6️⃣ Data Access & Messaging Patterns #
Bagian ini membahas pola pengelolaan data dan komunikasi antar komponen agar sistem tetap konsisten dan scalable.
- Repository — Menyediakan abstraksi akses data yang terpisah dari business logic.
- DAO — Mengisolasi detail persistence agar perubahan storage tidak memengaruhi domain.
- Unit of Work — Mengelola transaksi dan perubahan data secara terkoordinasi.
- Data Mapper — Memetakan data antara domain dan database tanpa mencemari model.
- Publish–Subscribe — Mengirim event ke banyak subscriber tanpa coupling langsung.
- Pipeline — Memproses data melalui tahapan berurutan yang modular.
7️⃣ Resource & Lifetime Management Patterns #
Pattern di bagian ini berfokus pada pengelolaan lifecycle objek dan resource agar aplikasi stabil dan efisien.
- Object Pool — Mengurangi biaya pembuatan objek dengan menggunakan kembali instance yang ada.
- Lazy Initialization — Menunda pembuatan resource hingga benar-benar dibutuhkan.
- Reference Counting — Mengelola lifecycle objek berdasarkan jumlah referensi aktif.
- Scope-Based Management — Mengikat lifecycle resource ke scope eksekusi tertentu.
- Dispose Pattern — Memastikan resource dilepaskan secara eksplisit dan aman.
8️⃣ Functional & Modern Code Patterns #
Bagian ini memperkenalkan pola modern yang banyak digunakan dalam paradigma fungsional dan fluent API.
- Higher-Order Function — Mengoper fungsi sebagai data untuk meningkatkan komposabilitas.
- Function Composition — Menggabungkan fungsi kecil menjadi alur logika yang jelas.
- Monadic Pattern — Mengelola nilai opsional dan error secara eksplisit dan aman.
- Fluent Interface — Membuat API yang ekspresif dan mudah dibaca.
- Command Query Separation (CQS) — Memisahkan operasi baca dan ubah state untuk kejelasan desain.
9️⃣ Software Architecture Patterns #
Architectural patterns membantu menentukan struktur besar sistem agar tetap scalable, testable, dan mudah berkembang.
- Layered Architecture — Memisahkan sistem ke dalam lapisan tanggung jawab yang jelas.
- Clean Architecture — Menjaga business logic tetap independen dari framework dan teknologi.
- Hexagonal Architecture — Menempatkan domain sebagai pusat dengan port dan adapter.
- Onion Architecture — Mengatur dependensi berlapis yang berorientasi domain.
- Domain-Driven Design (DDD) — Memodelkan sistem berdasarkan bahasa dan kebutuhan bisnis.
- Modular Monolith — Monolith terstruktur dengan batas modul yang tegas.
- Microservices — Memecah sistem menjadi layanan kecil yang dapat dikembangkan independen.
- Event-Driven Architecture — Mengandalkan event sebagai mekanisme utama komunikasi sistem.
- CQRS — Memisahkan model baca dan tulis untuk skala dan kompleksitas tinggi.
- Serverless Architecture — Menyerahkan manajemen infrastruktur ke platform cloud.

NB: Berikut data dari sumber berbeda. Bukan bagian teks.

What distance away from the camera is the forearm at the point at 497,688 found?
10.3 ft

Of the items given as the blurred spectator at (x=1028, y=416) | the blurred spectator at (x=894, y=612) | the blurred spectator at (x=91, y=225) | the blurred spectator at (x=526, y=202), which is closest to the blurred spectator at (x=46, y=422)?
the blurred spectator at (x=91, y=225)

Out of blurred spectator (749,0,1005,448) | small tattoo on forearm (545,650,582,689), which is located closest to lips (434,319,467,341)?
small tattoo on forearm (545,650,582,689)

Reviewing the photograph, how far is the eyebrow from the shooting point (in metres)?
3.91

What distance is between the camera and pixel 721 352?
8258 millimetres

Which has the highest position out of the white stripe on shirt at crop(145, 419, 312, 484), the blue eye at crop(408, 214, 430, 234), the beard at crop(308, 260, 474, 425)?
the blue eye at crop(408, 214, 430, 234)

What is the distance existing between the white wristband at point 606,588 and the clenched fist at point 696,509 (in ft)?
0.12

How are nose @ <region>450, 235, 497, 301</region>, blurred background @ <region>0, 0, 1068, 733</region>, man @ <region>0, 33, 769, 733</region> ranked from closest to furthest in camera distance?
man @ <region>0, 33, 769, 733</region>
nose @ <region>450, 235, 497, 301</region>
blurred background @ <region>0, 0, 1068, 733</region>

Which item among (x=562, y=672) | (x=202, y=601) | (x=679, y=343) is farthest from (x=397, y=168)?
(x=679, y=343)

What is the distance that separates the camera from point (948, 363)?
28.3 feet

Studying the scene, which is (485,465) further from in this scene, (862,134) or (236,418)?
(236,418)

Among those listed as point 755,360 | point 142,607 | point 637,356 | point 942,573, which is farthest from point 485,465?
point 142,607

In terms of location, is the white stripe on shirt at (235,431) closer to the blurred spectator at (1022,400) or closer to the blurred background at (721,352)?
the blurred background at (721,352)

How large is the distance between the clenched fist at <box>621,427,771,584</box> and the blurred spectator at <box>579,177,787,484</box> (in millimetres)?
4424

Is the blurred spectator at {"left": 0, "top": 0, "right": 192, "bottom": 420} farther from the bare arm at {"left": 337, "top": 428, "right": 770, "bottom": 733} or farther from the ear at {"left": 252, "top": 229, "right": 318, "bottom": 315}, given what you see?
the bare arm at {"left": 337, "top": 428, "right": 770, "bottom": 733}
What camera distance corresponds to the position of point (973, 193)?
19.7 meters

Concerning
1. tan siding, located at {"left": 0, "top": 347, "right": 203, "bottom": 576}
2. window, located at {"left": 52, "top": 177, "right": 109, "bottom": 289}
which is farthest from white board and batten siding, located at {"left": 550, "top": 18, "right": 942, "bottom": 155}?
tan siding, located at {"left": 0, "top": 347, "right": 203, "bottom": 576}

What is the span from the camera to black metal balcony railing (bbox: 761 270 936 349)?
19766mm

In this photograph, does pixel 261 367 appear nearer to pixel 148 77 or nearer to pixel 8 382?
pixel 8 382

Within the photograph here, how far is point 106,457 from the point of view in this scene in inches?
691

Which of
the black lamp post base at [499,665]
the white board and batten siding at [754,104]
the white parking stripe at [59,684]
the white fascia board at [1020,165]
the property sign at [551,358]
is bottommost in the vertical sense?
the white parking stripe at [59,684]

- MVC / MVP / MVVM — Pola pemisahan concern untuk aplikasi berbasis UI.
🎯 Siapa yang Cocok Membaca Website Ini? #
Website ini cocok untuk:
- Software Engineer
- Backend Engineer
- Fullstack Developer
- Tech Lead dan Architect
- Developer yang ingin meningkatkan kualitas desain kode
🛠 Cara Menggunakan Website Ini #
Disarankan untuk:
- Membaca bagian pengenalan untuk membangun perspektif
- Mempelajari pattern berdasarkan masalah yang sedang dihadapi
- Menggunakan pattern sebagai alat bantu, bukan tujuan akhir
- Kembali ke bagian arsitektur saat merancang sistem besar
✨ Penutup #
Design pattern dan software architecture adalah fondasi dari software yang sehat. Dengan pemahaman yang baik, Anda tidak hanya menulis kode yang bekerja, tetapi kode yang dapat bertahan dan berkembang seiring waktu.
Semoga website ini membantu Anda membangun sistem yang lebih elegan, terstruktur, dan siap berkembang di dunia nyata.